Нет конца вопросам, сыплющимся на головы чухновцев, но все вопросы смолкают, когда прибегает Анатоликус и говорит, что Мариано и Цаппи настойчиво просят Чухновского в лазарет. Никто не пошел туда за Борисом Григорьевичем, и я не знаю, как произошла эта встреча, подобной которой не было и, вероятно, не будет в нашем плавании. Вышел из лазарета Борис Григорьевич смущенный и прошел прямо к себе в каюту…

XIX. Пять дней на Кап-Вреде.

Я, конечно, не могу успокоиться, прежде чем не узнаю обстоятельств пятидневного пребывания Чухновского на Кап-Вреде. Жалко смотреть на кинооператора Блувштейна, у которого совершенно посерело и без того далеко не румяное лицо.

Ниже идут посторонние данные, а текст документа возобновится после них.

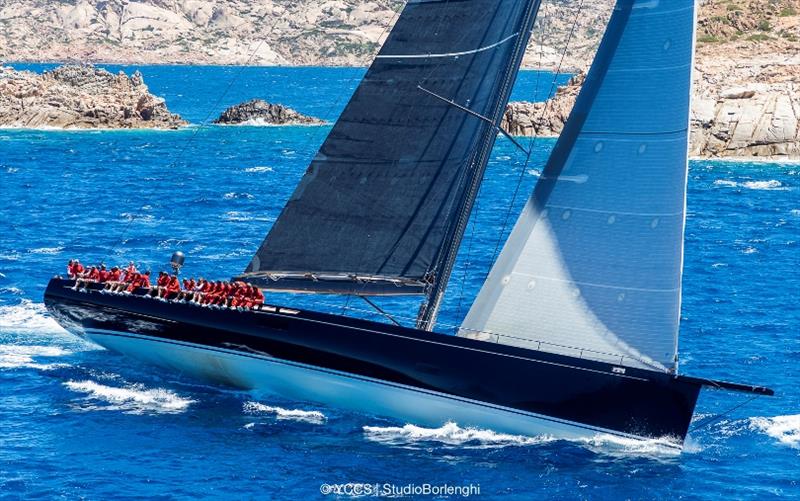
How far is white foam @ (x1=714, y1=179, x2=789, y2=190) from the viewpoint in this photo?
75000 mm

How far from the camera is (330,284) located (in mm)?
30234

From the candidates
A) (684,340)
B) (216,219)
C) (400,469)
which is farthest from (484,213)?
(400,469)

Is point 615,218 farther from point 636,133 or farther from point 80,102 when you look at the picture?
point 80,102

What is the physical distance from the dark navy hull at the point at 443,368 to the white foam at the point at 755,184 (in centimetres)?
5023

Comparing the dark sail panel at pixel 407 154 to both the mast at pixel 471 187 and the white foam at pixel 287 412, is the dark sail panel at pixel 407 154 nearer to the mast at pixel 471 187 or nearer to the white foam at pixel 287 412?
the mast at pixel 471 187

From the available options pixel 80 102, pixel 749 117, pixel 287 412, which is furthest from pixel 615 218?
pixel 80 102

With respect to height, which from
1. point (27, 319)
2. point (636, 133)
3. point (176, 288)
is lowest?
point (27, 319)

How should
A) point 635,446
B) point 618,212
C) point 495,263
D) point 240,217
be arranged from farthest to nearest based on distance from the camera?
point 240,217 < point 495,263 < point 635,446 < point 618,212

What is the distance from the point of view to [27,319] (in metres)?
38.6

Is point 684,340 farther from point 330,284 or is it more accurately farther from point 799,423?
point 330,284

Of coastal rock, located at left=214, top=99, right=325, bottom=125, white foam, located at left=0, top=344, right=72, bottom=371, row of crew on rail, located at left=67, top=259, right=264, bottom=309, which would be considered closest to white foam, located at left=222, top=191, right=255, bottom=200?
white foam, located at left=0, top=344, right=72, bottom=371

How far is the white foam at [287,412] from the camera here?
3009 cm

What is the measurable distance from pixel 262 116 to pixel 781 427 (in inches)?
3699

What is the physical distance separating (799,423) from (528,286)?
821 centimetres
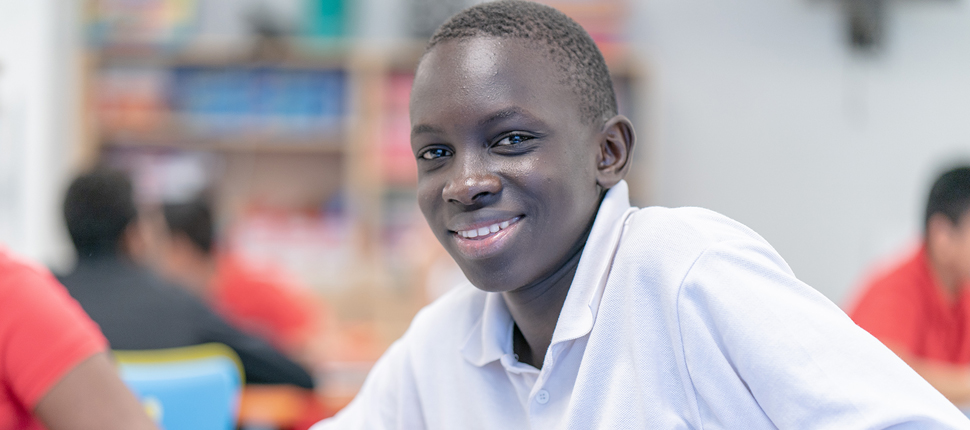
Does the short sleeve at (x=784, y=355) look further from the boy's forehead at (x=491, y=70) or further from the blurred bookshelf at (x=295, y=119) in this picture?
the blurred bookshelf at (x=295, y=119)

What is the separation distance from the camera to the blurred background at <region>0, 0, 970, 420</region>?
3.76m

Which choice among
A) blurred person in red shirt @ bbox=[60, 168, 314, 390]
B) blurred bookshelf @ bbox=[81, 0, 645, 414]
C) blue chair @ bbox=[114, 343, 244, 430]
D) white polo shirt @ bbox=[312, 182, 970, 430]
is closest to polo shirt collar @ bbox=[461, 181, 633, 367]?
white polo shirt @ bbox=[312, 182, 970, 430]

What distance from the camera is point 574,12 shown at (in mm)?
3594

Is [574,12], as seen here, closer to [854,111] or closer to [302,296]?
[854,111]

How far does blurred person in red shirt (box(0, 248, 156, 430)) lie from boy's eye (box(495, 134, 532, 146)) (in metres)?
0.59

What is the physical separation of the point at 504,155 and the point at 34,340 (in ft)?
2.13

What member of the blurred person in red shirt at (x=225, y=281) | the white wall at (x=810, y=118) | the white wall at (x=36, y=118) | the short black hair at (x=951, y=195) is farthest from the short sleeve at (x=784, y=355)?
the white wall at (x=810, y=118)

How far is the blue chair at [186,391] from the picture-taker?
1.62 m

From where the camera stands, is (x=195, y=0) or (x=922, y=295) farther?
(x=195, y=0)

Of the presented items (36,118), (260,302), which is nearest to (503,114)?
(260,302)

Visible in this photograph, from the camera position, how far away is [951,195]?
2.13 metres

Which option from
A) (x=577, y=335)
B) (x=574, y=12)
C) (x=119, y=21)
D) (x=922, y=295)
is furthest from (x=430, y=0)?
(x=577, y=335)

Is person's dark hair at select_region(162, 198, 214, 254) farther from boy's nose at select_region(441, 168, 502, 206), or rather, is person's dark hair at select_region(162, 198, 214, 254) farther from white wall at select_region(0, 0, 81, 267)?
boy's nose at select_region(441, 168, 502, 206)

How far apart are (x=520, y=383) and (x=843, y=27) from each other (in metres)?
3.58
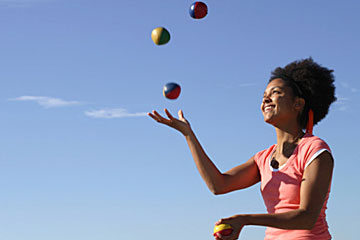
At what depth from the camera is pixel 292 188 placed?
18.1 feet

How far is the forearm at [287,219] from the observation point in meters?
5.07

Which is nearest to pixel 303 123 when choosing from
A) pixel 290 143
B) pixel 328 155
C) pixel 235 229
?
pixel 290 143

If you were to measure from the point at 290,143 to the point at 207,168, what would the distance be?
0.87 metres

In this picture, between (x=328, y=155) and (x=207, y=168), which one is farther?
(x=207, y=168)

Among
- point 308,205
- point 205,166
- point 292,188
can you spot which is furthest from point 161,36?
point 308,205

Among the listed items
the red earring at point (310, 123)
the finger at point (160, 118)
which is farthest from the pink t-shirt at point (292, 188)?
the finger at point (160, 118)

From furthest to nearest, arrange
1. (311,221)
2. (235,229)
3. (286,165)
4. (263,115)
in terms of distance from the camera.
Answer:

Еще сильнее согнулась его сутулая спина, и понуро глядят из-под надвинутого на лоб шлема огромные уши. На правах сожителя Блувштейна я первым выслушиваю его рассказ:

— Ну, дорогой Николай Николаевич, вы, конечно, знаете обстоятельства нашего полета, но вам едва ли известно, что наши продовольственные запасы были крайне ограничены. Вооружение было самое мизерное. У нас была на всех одна винтовка и десять обойм патронов. Имелся и примус, однако, как водится в таких случаях, он был испорчен. Помните ведро, в котором вы нагревали нам снег перед стартом? Увы, оно оказалось не луженым, а освинцованным, и мы в первый же вечер, поев из него, принуждены были глотать молоко как единственное противоядие, имевшееся в нашем распоряжении. Аптечку мы, конечно, забыли на «Красине». К счастью ни на ком из нас отравление не сказалось, кроме бедняги Шелагина, у которого появились боли в животе.